けれど、その奥に説明できない圧があった。
「……わかりました」
ゆらは小さく頷いた。
「失礼します」
扉を開けるとそこには少女が椅子に座っていた。
「アオイちゃん、今日から担当の看護師さんだよ」
院長の声が部屋に落ちる。
少女はゆっくり顔を上げた。
「……こんにちは!!!」
ぱっと、花が咲くような笑顔だった。
それは作った笑顔にも見えない。
本当に嬉しそうな顔。
一見すれば、ごく普通の少女だった。
「私は天羽ゆらです。ここで看護を担当しています」
「ゆらさん……!!」
嬉しそうに名前を繰り返す。
その距離は少し近い。
ゆらの周りをメリーゴーランドのようにくるくる回っている。
けれど、患者としては正常な範囲だった。
ゆらは事前に開いていたカルテに目を落とす。
・アオイ
・十代半ば
・患者コード AO-01
・情緒不安定の傾向あり
・会話は成立
・観測強度依存症状あり
…最後の一文を除けば、かなり落ち着いている。
「なぜ、この子が入院することになったんだろう……」
小さく、心の中で呟く。
「ここでの生活には慣れていますか?」
「う……うん!! 大丈夫」
少し曖昧な返事。
その言葉とは裏腹に、
アオイの指先はぎゅっと服の裾を握っていた。
そのとき、ゆらの頭に違和感がよぎった。
――カルテの記録と、目の前の少女が少しだけ"噛み合わない"。
この違和感が何なのか考えているとき、あることが頭に浮かんだ。
(そうだ…監視カメラ……)
面談を終えたあと。
アオイの笑顔が頭から離れなかった。
アオイとアオイのカルテの記録。
握りしめられた服の裾。
そして、どこか無理をしているようなあの笑顔。
考える隙間もなく、ゆらは監視室へ走り出した――
モニターが並ぶ、静かな監視室。
そのひとつに、アオイの部屋が映っている。
そこにいたのは――
「ひとりのアオイ」だった。
誰もいない部屋。
少女…いやアオイは膝を抱えている。
笑っていない。

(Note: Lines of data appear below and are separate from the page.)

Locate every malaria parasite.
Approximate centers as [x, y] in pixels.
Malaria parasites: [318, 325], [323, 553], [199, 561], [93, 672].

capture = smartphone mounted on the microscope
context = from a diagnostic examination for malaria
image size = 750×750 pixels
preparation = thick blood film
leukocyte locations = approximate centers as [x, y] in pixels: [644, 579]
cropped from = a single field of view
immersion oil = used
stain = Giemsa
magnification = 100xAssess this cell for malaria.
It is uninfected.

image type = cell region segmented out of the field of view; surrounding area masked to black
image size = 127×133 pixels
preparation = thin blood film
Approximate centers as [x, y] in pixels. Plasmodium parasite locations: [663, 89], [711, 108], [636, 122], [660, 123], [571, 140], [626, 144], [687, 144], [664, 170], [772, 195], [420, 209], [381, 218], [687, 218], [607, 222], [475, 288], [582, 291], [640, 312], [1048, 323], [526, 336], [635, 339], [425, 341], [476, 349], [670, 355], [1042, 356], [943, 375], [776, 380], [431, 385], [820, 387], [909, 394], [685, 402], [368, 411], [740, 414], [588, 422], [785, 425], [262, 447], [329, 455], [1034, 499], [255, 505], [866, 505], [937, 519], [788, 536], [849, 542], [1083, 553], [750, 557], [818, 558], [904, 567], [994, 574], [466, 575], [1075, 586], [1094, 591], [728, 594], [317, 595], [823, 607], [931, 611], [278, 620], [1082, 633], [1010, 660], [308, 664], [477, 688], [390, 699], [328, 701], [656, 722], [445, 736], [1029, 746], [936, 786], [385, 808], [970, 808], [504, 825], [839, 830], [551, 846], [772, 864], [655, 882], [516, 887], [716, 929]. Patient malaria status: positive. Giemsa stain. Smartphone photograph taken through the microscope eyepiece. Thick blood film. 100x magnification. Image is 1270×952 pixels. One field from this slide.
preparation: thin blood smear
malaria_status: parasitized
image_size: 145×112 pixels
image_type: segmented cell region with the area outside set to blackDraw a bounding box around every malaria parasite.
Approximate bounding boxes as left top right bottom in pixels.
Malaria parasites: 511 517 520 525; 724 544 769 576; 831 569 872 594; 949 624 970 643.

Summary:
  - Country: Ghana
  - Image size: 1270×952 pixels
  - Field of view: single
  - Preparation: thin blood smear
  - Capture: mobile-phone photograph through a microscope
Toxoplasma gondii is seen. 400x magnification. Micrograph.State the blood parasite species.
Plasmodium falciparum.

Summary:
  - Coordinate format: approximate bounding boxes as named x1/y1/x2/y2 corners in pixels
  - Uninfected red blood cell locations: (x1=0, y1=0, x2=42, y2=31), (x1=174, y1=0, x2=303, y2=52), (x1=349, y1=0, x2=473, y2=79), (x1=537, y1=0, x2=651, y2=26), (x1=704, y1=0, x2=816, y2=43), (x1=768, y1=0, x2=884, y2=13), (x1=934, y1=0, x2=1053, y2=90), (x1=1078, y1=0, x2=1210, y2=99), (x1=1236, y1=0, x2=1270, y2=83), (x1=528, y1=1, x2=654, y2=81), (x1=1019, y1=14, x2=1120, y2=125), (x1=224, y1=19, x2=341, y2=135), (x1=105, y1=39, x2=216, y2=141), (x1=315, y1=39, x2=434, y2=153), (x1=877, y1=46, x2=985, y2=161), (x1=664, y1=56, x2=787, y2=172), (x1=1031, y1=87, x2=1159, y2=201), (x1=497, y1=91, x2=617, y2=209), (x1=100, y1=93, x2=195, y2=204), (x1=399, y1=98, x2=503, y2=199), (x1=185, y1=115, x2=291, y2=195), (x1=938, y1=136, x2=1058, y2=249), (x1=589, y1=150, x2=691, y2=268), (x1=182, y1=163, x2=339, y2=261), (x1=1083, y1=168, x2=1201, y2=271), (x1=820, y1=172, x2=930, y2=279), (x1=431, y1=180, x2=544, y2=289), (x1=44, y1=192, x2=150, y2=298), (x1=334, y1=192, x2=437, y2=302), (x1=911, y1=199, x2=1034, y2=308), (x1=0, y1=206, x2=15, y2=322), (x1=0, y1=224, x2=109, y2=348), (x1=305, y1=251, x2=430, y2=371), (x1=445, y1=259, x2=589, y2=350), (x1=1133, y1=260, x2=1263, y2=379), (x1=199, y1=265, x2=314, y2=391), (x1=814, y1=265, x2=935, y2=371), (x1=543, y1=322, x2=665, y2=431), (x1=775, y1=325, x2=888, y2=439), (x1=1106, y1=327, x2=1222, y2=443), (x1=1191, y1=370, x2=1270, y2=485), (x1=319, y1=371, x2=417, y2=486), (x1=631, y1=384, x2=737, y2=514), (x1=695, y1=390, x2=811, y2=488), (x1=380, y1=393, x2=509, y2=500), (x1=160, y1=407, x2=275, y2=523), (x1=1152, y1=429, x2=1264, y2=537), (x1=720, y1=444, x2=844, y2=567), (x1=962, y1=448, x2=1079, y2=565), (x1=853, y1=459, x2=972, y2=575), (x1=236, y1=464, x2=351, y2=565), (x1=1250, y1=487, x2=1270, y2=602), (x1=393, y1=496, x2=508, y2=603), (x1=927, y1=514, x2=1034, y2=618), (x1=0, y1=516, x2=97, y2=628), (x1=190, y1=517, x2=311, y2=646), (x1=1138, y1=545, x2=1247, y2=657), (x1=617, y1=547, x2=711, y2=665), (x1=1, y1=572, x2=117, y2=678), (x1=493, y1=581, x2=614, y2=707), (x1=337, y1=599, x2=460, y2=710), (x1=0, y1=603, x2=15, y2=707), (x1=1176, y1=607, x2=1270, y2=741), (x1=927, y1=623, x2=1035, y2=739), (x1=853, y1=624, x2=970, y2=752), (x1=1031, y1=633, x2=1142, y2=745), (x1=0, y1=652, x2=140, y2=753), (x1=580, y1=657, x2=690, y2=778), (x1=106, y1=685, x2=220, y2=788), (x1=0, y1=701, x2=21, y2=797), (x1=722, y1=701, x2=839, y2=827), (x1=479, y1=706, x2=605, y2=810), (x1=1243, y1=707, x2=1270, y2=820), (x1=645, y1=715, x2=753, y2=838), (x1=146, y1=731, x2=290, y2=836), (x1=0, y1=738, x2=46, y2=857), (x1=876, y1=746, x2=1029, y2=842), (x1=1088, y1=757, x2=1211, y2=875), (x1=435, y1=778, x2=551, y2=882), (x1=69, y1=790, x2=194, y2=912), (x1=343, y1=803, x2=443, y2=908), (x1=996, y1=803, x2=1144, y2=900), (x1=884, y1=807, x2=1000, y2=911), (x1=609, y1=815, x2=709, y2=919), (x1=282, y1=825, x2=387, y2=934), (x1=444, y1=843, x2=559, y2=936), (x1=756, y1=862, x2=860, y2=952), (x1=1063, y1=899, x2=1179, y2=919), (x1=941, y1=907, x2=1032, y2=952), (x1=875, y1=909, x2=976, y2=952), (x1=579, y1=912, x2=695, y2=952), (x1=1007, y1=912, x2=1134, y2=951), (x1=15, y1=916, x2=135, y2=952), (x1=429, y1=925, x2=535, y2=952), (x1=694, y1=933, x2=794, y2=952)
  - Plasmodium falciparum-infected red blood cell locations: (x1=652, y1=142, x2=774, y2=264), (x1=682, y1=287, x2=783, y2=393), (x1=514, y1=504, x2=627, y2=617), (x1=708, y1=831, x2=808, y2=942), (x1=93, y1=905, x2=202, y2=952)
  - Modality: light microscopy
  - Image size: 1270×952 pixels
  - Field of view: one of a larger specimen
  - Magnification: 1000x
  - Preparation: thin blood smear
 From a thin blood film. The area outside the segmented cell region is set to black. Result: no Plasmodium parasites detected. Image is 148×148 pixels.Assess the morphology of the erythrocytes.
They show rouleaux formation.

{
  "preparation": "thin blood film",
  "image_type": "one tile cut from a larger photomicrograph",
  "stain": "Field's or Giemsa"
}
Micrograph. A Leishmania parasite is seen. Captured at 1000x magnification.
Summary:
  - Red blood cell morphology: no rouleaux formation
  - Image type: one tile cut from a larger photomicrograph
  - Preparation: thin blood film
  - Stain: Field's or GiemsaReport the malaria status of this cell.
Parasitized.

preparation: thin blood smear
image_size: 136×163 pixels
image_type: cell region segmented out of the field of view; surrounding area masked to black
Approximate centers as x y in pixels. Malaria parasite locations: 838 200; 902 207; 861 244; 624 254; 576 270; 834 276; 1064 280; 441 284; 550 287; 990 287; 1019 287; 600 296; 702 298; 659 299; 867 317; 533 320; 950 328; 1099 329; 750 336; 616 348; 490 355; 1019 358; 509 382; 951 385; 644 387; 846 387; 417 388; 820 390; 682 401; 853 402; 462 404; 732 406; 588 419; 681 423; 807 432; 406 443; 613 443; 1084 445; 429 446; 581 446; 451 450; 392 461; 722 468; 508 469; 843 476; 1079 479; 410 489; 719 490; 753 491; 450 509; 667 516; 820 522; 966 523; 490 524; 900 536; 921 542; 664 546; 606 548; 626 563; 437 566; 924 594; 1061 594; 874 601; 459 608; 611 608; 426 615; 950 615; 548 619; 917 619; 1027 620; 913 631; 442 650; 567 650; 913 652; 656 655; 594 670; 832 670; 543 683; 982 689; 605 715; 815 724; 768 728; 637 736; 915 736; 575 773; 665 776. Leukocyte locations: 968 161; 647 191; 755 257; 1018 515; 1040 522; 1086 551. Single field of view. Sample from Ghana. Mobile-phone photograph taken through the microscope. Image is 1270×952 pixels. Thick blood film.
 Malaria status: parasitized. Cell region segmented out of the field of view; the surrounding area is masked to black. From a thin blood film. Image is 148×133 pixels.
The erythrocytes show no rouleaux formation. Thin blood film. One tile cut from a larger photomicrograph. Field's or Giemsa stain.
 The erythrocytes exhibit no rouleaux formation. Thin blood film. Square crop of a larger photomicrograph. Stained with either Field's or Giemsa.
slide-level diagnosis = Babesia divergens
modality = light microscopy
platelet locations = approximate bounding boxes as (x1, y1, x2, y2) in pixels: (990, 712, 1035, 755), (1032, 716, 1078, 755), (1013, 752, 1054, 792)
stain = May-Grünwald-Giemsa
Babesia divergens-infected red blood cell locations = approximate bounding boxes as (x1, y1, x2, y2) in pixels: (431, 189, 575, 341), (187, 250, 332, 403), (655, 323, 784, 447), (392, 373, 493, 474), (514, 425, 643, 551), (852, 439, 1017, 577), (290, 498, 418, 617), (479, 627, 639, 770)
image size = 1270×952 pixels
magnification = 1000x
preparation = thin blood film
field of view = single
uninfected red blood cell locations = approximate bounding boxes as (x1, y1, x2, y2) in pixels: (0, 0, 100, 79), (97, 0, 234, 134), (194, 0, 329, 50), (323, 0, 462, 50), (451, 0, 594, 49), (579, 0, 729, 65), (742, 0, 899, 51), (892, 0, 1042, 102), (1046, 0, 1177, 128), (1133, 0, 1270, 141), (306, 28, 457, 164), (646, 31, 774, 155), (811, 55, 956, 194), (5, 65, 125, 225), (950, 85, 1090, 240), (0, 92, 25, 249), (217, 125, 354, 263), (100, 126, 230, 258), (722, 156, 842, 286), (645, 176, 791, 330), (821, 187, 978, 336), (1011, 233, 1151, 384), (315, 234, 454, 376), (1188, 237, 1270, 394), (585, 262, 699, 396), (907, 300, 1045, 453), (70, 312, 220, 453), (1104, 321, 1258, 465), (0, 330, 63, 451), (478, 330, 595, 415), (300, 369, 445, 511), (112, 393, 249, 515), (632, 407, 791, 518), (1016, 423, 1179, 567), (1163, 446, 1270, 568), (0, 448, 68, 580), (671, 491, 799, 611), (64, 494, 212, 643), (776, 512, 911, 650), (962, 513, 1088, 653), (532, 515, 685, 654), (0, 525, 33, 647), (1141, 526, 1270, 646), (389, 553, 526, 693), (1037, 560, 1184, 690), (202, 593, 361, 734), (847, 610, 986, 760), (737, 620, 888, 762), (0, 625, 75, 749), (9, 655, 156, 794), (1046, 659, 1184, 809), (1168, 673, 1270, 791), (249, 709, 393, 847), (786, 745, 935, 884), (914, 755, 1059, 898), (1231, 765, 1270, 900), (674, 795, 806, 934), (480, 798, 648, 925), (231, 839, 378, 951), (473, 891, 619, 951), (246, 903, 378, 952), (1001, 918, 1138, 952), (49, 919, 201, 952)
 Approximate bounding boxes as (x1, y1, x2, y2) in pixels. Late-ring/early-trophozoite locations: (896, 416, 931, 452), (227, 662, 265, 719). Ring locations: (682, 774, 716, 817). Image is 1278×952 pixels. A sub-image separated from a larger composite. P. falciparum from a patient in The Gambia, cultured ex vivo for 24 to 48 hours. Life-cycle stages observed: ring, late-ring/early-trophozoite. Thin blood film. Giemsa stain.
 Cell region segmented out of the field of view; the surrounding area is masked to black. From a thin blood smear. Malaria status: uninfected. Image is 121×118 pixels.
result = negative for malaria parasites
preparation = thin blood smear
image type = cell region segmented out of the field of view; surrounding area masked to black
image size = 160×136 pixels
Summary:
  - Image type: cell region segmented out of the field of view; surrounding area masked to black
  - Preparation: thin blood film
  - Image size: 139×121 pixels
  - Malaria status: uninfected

つい数分前まで見ていた笑顔が、嘘のように。
ただ静かに耐えている。 何かに押しつぶされるのを待っているような顔。
――なのに。
廊下の足音が近づいた瞬間。
その表情は変わった。
ぱっと顔を上げて、笑う。
「……っ!」
そして足音が遠ざかると。
笑顔は、すっと消えた。
ゆらは息を止める。
「……そういうこと、ですか」
背後に立っていた院長は何も答えなかった。
ただ静かに。
いつもの表情でモニターを見つめている。
まるで――
最初から、その孤独を知っていたように。
モニターの中で、アオイはひとり膝を抱えていた。
誰にも見えない場所で。
誰にも聞こえない場所で。
夢幻病棟は今日も静かだった。
――少なくとも、そう見えた。
――補助記録:閲覧ログは正常に保存されています。